Canggungnya, guru asrama datang memeriksa, Zhao Qiu masih membaca, setelah buku diambil dan terjadi percakapan, ketiga orang di atas tempat tidur pun terbangun.
Jiang Tianhao sebagai ketua asrama, dapat teguran dari guru asrama.
Setelah guru keluar, suasana jadi tak nyaman.
Mungkin karena masih kekanak-kanakan, Zhao Qiu bersikeras, telinganya memerah, tapi wajahnya pura-pura tak peduli.
Harga diri yang sialan itu memang suka mengacau.
Ye Yiyun menghentikan Jiang Tianhao yang hendak bertindak, memandang Wang Wu yang juga tampak tidak senang, lalu berkata, “Tidur saja, tidur saja.”
...
Keesokan hari, pukul 5.40 pagi
Alarm di samping bantal berbunyi tepat waktu, Ye Yiyun sengaja mengatur, suaranya tidak terlalu keras.
Ia membuka mata, melamun beberapa menit, lalu bangun lebih dulu, menepuk kakak sepupunya yang tidur di sebelah, sebelum keluar untuk mengambil air panas, ia membangunkan Wang Wu si gemuk.
Tidak ada niat sengaja menjauhi Zhao Qiu yang independen, setelah mengambil air panas, Ye Yiyun memanggil dengan sopan beberapa kali.
Namun akhirnya, Zhao Qiu bangun di tengah suara ramai di lantai.

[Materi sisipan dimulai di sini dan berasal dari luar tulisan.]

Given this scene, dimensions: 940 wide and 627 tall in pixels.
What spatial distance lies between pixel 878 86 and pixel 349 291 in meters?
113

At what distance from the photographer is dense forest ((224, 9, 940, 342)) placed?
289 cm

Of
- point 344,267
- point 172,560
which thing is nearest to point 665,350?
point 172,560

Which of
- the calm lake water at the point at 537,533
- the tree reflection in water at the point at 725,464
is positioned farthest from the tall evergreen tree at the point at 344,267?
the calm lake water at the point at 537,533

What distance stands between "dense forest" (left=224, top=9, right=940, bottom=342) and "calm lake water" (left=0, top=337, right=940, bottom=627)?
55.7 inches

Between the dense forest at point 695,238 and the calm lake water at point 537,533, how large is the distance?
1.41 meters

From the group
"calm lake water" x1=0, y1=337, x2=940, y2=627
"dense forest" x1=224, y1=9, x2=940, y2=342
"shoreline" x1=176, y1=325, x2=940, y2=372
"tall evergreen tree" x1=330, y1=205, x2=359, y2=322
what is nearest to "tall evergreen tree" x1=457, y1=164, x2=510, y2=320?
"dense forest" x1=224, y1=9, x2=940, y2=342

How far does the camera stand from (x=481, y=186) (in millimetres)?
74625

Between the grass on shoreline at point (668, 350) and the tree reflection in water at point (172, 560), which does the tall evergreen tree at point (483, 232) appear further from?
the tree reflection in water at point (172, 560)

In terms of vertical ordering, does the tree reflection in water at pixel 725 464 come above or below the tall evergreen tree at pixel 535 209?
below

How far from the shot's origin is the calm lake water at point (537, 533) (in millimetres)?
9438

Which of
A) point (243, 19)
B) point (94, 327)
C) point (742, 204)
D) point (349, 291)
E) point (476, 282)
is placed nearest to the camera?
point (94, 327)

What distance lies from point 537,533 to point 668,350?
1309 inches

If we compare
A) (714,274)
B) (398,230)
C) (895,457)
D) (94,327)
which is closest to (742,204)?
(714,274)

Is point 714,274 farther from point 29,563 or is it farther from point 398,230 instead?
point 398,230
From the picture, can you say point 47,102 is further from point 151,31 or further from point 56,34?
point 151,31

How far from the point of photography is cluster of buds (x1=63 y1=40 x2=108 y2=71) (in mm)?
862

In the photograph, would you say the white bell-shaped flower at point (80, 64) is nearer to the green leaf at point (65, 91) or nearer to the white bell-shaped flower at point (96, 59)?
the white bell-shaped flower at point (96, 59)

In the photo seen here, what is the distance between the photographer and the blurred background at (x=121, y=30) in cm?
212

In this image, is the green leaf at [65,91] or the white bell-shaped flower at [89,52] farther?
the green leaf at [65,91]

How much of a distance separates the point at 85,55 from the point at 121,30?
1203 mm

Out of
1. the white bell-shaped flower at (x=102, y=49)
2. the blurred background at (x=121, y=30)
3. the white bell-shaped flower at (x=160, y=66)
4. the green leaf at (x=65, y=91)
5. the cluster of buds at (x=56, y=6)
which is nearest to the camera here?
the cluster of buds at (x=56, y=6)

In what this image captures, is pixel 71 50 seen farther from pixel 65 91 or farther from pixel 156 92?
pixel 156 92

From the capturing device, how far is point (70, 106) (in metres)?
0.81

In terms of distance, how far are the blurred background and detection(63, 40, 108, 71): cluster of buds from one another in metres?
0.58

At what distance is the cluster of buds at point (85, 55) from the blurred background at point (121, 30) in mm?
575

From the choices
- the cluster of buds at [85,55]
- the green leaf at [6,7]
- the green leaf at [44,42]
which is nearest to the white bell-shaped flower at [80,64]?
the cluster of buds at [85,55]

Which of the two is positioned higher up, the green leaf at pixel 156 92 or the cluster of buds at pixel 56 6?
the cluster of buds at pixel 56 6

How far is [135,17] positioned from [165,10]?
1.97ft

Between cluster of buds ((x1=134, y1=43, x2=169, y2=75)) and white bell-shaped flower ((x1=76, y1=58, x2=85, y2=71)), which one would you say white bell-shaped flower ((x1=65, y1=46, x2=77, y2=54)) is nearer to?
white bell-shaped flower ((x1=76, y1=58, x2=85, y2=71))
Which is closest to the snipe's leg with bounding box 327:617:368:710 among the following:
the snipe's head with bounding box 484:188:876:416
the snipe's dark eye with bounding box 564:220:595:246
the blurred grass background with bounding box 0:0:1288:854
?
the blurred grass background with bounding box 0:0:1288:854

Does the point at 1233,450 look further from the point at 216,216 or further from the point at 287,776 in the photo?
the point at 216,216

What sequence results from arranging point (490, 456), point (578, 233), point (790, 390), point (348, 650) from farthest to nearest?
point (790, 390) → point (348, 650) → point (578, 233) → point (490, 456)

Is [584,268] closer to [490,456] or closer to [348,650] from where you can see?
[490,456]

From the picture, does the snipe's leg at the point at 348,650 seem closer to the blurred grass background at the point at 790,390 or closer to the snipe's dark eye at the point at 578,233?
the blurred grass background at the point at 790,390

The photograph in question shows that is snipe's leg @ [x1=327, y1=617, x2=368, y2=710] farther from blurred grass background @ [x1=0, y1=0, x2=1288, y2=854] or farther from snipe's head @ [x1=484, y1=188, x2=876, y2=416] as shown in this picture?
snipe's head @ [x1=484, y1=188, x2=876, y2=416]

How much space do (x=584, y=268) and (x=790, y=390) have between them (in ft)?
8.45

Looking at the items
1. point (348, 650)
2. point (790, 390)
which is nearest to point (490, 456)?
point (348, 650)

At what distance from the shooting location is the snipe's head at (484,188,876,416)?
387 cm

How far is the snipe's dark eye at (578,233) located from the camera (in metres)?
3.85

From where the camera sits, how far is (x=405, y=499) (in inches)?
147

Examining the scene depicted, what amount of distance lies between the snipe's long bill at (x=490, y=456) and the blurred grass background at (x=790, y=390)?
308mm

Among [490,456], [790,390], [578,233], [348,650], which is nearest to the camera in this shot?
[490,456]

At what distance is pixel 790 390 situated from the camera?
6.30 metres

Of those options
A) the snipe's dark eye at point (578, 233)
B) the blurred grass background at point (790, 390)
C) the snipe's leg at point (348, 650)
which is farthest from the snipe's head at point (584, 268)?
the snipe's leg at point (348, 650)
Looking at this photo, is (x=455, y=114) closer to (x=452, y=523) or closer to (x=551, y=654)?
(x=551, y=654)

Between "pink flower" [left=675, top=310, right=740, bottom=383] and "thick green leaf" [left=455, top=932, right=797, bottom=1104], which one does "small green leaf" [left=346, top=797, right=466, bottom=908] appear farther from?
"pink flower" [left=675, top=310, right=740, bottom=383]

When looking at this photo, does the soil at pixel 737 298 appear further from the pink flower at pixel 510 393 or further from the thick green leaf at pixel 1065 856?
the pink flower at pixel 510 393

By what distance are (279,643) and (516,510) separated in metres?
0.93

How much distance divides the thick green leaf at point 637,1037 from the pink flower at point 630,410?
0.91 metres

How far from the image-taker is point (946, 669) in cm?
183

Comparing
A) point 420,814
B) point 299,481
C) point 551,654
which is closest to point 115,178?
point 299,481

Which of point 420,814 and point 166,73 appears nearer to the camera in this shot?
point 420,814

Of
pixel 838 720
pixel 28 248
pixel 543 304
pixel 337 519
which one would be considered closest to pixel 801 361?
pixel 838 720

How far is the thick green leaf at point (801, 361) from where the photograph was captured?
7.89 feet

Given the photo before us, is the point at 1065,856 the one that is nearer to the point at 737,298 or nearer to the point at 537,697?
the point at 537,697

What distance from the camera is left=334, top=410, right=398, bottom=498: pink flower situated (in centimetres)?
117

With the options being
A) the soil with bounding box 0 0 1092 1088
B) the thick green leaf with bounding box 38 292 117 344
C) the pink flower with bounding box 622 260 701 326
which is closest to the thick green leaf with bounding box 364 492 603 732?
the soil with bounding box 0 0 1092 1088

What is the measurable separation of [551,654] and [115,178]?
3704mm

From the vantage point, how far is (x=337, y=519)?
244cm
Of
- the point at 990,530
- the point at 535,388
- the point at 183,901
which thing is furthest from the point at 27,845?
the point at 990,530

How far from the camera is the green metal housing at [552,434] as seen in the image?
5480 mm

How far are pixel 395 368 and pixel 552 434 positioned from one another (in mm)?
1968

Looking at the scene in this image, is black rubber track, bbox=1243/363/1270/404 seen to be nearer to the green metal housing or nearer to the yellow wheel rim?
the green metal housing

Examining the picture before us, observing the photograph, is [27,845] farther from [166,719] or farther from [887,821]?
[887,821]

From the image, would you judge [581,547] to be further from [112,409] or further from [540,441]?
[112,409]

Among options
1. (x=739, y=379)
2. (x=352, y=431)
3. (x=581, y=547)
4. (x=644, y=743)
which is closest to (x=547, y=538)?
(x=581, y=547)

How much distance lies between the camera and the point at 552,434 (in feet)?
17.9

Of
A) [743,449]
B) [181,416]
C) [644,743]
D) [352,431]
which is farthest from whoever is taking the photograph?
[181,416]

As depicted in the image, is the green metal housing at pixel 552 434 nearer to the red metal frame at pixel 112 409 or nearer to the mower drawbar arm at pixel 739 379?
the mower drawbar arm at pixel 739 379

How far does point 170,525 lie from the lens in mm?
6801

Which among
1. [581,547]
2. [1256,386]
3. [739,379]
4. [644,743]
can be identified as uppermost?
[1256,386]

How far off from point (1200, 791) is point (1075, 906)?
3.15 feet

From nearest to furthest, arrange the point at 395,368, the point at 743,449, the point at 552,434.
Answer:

Hari pertama sekolah, kebanyakan orang tidak bisa setenang Ye Yiyun, suasana kacau, guru asrama datang mengatur keadaan.
Saat itu, Ye Yiyun dan Jiang Tianhao sudah selesai cuci muka dan ganti pakaian, Wang Wu juga hampir selesai.
Melihat tatapan Zhao Qiu yang seperti menyimpan keluhan, Jiang Tianhao segera berkata, “Hei, jangan bilang adikku tidak membangunkanmu, sudah dipanggil tapi kamu tidak bangun, tanya saja ke Xiao Wu.”
Wang Wu yang sedang memeras handuk mengangguk mendukung.
Ye Yiyun memandang Zhao Qiu yang tampak cemas, berkata, “Tenang saja, masih ada waktu, termos masih ada air, kami menunggu kamu.”
Anak muda, pikirannya sederhana.
Ucapan itu membuat Zhao Qiu malu, wajahnya memerah, berbisik mengucapkan terima kasih, lalu segera berbenah.